Stewart was among the final combat pilots to survive from the renowned 332nd Fighter Group, popularly referred to as the Tuskegee Airmen. They were the first Black military pilots in the country.
His death was verified by the Tuskegee Airmen National Historical Museum. According to the group, he died quietly on Sunday at his Bloomfield Hills, Michigan, home.
When Stewart shot down three German planes in a dogfight on April 1, 1945, he was awarded the Distinguished Flying Cross. He was also one of four Tuskegee Airmen that won the 1949 U.S. Air Force Top Gun flying competition, though it would take decades for their achievement to be acknowledged.
According to Brian Smith, president and CEO of the Tuskegee Airmen National Historical Museum, Harry Stewart was a good man with a strong sense of moral integrity and accomplishment who served for our nation for a long time after the Second World War.
He was born in Virginia on July 4, 1924, and his family relocated to New York when he was a small child. According to Soaring to Glory: A Tuskegee Airman’s Firsthand Account of World War II, a book chronicling Stewart’s life, he had dreamed of flying since he was a boy and used to watch jets at LaGuardia airport. Stewart, at eighteen, enrolled in what was then seen as an experiment to train Black military pilots in the wake of Pearl Harbor. The group was sometimes referred to as the Red Tails due to the red tips of their P-51 Mustangs or the Tuskegee Airmen because of their training in Alabama.
At the moment, I was unaware of how serious the situation we are in is. At the time, I simply believed it to be my responsibility. In a 2024 interview with CNN regarding World War II, Stewart stated, “I just stood up to my duty.”
According to the book about his life, Stewart was shocked by the segregation and bigotry of the Jim Crow-era South after growing up in a multicultural neighborhood, but he was determined to finish and earn his wings. The pilots were tasked with escorting American bombers throughout Europe after completing training. Compared to other fighter groups, the Tuskegee Airmen are recognized for having lost a notably lower number of escorted bombers.
“It was just the ballet in the sky and a feeling of belonging to something that was really big,” Stewart said in a 2020 interview with WAMC, “and I got to really enjoy the idea of the panorama, I would say, of the scene I would see before me with the hundreds of bombers and the hundreds of fighter planes up there and all of them pulling the condensation trails.”
According to his autobiography, Stewart occasionally claimed in a humble manner that he was too preoccupied with enjoying flying to recognize that he was creating history.
After leaving the military, Stewart wanted to fly for a commercial airline, but his race prevented him from getting accepted.
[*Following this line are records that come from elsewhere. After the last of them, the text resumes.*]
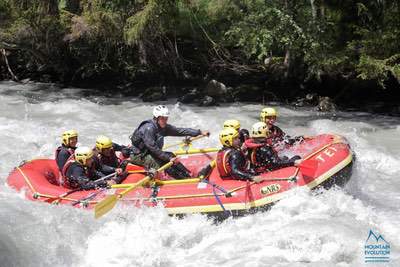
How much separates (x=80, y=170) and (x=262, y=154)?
2615mm

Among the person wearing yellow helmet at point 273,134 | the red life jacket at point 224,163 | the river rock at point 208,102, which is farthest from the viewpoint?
the river rock at point 208,102

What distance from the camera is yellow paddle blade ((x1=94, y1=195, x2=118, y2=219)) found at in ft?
23.0

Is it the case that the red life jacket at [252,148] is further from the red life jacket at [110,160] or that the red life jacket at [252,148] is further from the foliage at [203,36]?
the foliage at [203,36]

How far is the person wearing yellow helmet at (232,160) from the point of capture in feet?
24.9

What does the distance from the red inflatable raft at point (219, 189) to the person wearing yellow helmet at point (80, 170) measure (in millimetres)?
129

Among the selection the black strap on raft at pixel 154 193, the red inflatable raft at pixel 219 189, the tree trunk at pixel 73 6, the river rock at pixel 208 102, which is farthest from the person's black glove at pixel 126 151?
the tree trunk at pixel 73 6

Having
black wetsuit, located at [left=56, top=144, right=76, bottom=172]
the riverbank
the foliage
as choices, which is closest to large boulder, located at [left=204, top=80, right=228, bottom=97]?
the riverbank

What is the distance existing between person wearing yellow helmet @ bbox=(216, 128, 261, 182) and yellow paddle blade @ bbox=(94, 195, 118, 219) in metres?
1.53

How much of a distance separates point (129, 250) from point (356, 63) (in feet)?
30.8

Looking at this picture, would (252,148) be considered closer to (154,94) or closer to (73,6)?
(154,94)

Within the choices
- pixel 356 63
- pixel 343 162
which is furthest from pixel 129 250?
pixel 356 63

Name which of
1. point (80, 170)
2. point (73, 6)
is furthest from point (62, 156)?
point (73, 6)

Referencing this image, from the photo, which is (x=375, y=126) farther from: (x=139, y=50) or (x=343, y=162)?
(x=139, y=50)

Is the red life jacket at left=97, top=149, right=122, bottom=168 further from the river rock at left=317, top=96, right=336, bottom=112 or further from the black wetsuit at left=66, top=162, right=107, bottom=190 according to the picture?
the river rock at left=317, top=96, right=336, bottom=112
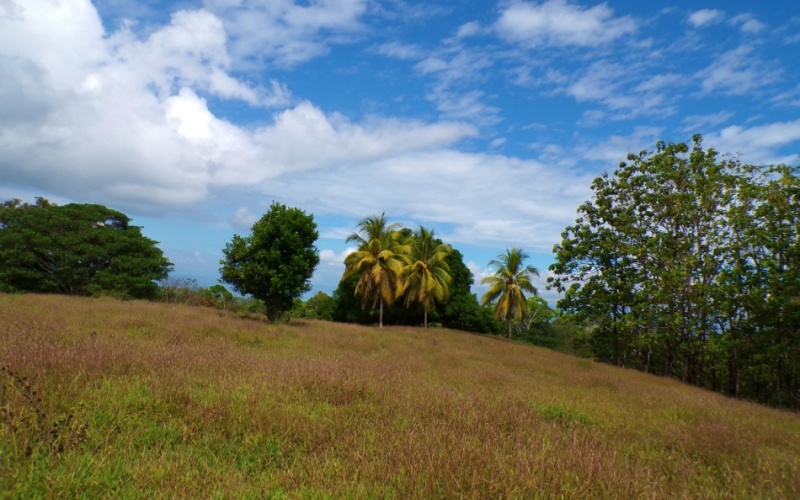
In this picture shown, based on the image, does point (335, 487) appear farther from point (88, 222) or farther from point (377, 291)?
point (88, 222)

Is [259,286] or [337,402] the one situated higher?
[259,286]

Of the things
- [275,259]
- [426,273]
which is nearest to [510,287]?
[426,273]

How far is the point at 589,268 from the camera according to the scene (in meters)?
22.5

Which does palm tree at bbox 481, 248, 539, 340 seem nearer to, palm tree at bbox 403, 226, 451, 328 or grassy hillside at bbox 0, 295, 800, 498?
palm tree at bbox 403, 226, 451, 328

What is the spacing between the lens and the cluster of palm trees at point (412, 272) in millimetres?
30391

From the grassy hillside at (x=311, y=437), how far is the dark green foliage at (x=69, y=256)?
21004 mm

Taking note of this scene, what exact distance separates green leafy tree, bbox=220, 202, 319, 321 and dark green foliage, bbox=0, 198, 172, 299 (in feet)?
33.4

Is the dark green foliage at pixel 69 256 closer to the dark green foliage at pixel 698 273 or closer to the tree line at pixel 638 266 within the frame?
the tree line at pixel 638 266

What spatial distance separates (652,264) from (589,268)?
11.5ft

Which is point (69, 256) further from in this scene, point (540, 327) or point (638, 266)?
point (540, 327)

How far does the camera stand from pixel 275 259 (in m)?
18.8

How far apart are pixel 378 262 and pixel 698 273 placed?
19665mm

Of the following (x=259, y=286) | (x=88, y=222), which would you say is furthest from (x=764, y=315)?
(x=88, y=222)

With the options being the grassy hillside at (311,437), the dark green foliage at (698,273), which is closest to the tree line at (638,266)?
the dark green foliage at (698,273)
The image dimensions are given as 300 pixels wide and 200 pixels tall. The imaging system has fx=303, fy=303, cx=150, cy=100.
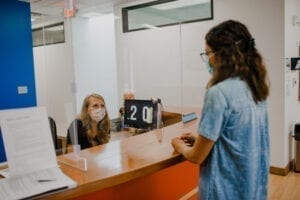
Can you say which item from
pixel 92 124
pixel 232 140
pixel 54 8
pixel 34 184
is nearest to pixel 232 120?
pixel 232 140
He later graduated from New York University with a degree in mechanical engineering. He retired as vice president of a natural gas pipeline company and moved to Detroit.
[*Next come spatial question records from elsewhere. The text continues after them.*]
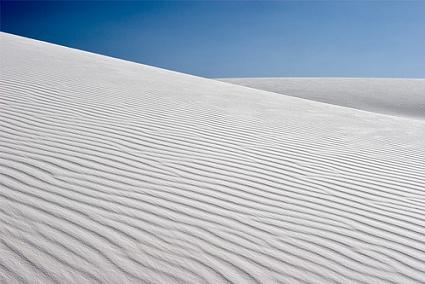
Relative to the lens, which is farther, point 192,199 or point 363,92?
point 363,92

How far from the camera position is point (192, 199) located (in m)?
3.47

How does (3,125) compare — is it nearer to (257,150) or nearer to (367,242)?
(257,150)

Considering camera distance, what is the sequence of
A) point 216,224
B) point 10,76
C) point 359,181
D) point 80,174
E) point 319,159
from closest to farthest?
1. point 216,224
2. point 80,174
3. point 359,181
4. point 319,159
5. point 10,76

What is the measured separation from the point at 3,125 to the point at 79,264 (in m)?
3.05

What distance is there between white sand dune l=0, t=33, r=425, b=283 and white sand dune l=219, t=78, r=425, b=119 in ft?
51.0

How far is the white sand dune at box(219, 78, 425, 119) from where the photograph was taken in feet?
71.4

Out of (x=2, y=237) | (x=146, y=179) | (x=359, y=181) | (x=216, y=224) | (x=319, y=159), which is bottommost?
(x=2, y=237)

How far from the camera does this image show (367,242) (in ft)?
10.3

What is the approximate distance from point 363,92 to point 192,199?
23.8 meters

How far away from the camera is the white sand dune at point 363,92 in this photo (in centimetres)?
2177

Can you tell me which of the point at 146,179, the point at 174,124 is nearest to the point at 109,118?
the point at 174,124

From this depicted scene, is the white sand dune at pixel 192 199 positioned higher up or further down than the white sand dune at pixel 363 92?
further down

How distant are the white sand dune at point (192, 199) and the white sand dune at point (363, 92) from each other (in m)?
15.5

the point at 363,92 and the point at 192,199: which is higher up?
the point at 363,92
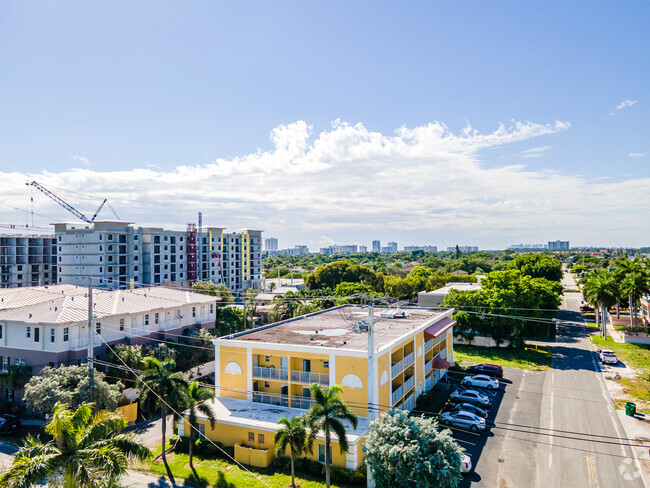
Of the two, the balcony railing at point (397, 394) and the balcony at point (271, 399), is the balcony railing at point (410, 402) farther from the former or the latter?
the balcony at point (271, 399)

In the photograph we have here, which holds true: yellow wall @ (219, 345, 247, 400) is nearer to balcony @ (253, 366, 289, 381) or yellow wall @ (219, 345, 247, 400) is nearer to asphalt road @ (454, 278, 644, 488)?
balcony @ (253, 366, 289, 381)

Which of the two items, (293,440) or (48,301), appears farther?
(48,301)

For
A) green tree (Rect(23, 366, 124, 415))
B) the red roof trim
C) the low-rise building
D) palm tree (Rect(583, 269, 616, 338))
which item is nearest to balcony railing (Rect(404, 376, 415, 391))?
the red roof trim

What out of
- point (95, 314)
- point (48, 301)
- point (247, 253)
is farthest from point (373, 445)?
point (247, 253)

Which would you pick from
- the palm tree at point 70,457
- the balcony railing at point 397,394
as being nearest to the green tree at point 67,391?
the palm tree at point 70,457

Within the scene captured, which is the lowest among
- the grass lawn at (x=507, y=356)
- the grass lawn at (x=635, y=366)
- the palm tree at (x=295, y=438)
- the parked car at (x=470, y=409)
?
the grass lawn at (x=507, y=356)

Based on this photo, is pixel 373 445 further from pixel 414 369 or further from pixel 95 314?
pixel 95 314

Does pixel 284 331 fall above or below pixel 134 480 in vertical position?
above
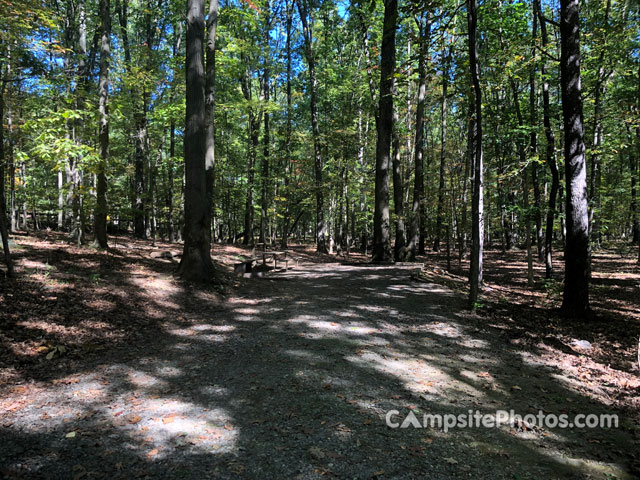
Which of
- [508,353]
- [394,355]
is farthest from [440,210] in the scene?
[394,355]

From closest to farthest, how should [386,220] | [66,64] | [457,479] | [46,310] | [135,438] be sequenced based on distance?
1. [457,479]
2. [135,438]
3. [46,310]
4. [386,220]
5. [66,64]

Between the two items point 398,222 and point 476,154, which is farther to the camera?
point 398,222

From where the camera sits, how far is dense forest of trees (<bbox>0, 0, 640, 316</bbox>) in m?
8.12

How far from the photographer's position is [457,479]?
2.73 m

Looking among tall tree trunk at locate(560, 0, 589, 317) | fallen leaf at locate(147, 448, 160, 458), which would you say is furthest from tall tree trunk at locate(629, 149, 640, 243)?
fallen leaf at locate(147, 448, 160, 458)

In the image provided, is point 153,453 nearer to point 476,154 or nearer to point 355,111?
point 476,154

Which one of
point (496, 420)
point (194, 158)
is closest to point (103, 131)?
point (194, 158)

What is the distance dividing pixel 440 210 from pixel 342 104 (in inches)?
488

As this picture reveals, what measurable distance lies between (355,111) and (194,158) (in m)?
16.8

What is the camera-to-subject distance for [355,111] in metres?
23.4

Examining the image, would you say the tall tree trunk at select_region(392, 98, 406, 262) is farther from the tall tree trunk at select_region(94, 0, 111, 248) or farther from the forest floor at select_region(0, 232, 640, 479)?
the tall tree trunk at select_region(94, 0, 111, 248)

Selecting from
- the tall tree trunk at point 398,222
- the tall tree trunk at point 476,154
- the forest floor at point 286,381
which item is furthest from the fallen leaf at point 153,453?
the tall tree trunk at point 398,222

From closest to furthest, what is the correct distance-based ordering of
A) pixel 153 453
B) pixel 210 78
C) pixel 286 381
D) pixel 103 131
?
1. pixel 153 453
2. pixel 286 381
3. pixel 103 131
4. pixel 210 78

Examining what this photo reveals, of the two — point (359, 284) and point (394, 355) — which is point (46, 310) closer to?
point (394, 355)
When Stewart realized who was piloting the plane on a recent commercial flight, he broke down in tears, he told Michigan Public Radio in 2019.
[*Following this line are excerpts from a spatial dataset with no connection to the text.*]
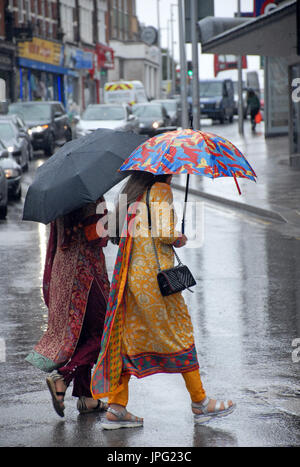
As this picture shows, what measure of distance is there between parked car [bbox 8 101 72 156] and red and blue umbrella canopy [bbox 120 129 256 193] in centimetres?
2730

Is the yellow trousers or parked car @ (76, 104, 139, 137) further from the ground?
parked car @ (76, 104, 139, 137)

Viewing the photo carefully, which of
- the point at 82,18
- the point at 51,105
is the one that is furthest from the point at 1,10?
the point at 82,18

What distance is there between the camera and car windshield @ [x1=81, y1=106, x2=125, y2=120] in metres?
34.0

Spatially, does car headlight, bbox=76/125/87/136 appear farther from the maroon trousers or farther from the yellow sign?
the maroon trousers

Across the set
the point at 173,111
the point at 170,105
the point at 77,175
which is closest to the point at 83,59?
the point at 170,105

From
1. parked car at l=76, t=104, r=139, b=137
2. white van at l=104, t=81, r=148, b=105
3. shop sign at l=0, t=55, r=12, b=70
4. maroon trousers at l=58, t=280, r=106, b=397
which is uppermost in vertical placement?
shop sign at l=0, t=55, r=12, b=70

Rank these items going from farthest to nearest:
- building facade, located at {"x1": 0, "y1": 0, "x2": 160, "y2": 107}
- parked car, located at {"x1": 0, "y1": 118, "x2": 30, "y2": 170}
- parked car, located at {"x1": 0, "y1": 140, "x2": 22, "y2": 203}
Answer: building facade, located at {"x1": 0, "y1": 0, "x2": 160, "y2": 107}, parked car, located at {"x1": 0, "y1": 118, "x2": 30, "y2": 170}, parked car, located at {"x1": 0, "y1": 140, "x2": 22, "y2": 203}

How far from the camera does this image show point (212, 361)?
673cm

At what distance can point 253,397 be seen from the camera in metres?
5.84

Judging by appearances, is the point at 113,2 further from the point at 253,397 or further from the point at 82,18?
the point at 253,397

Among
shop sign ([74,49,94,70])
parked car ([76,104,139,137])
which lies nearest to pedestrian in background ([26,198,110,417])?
parked car ([76,104,139,137])

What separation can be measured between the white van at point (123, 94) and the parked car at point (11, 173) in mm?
34658

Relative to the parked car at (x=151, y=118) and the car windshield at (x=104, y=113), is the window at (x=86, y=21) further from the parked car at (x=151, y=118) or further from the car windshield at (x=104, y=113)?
the car windshield at (x=104, y=113)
Upon entering the aircraft, I noticed that there were two African American pilots in the cockpit. The pilot was one, and the co-pilot was another. Furthermore, Stewart stated that the fact that they were both female was what initially caused me to cry.
In an attempt to comply with the Trump administration’s crackdown on diversity, equity, and inclusion measures, the Air Force temporarily withdrew training courses featuring videos of its legendary Tuskegee Airmen and the Women Air Force Service Pilots, or WASPs, last month. There was a bipartisan response, and the documents were promptly reinstated.